Output the listing below exactly, minus its images.

START Collected data

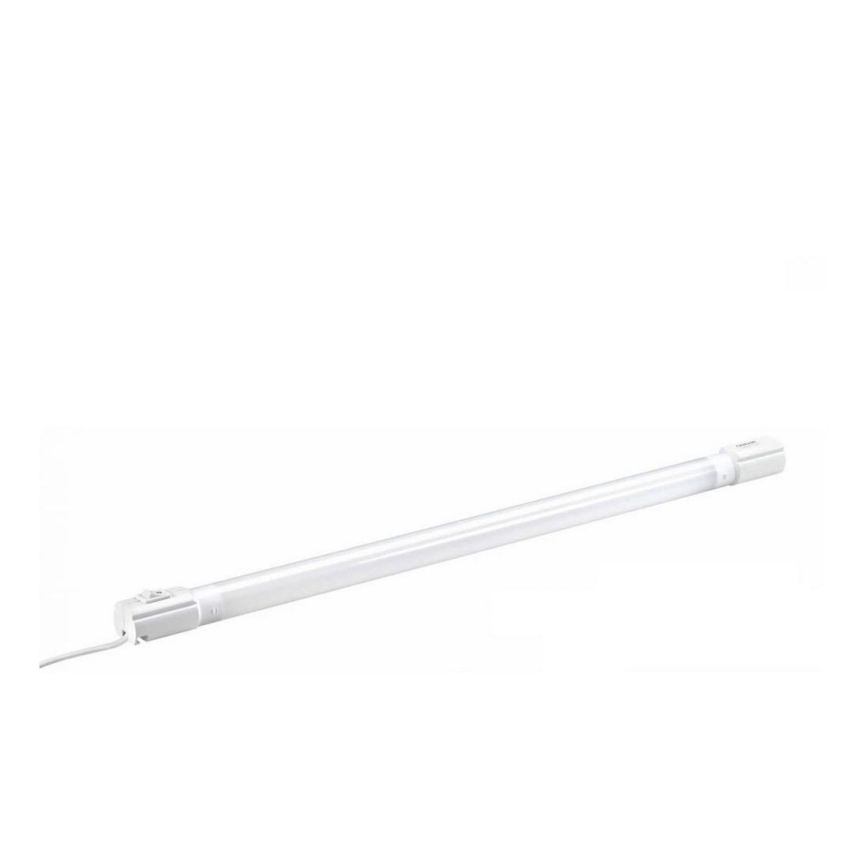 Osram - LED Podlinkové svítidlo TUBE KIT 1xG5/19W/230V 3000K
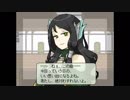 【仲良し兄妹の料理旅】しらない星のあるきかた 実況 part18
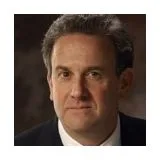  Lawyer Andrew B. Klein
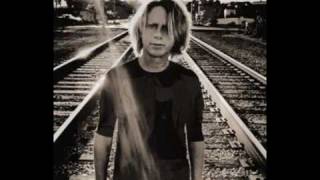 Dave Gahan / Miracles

END Collected data

## Solution for this problem
 Osram - LED Podlinkové svítidlo TUBE KIT 1xG5/19W/230V 3000K
 【仲良し兄妹の料理旅】しらない星のあるきかた 実況 part18
  Lawyer Andrew B. Klein
 Dave Gahan / Miracles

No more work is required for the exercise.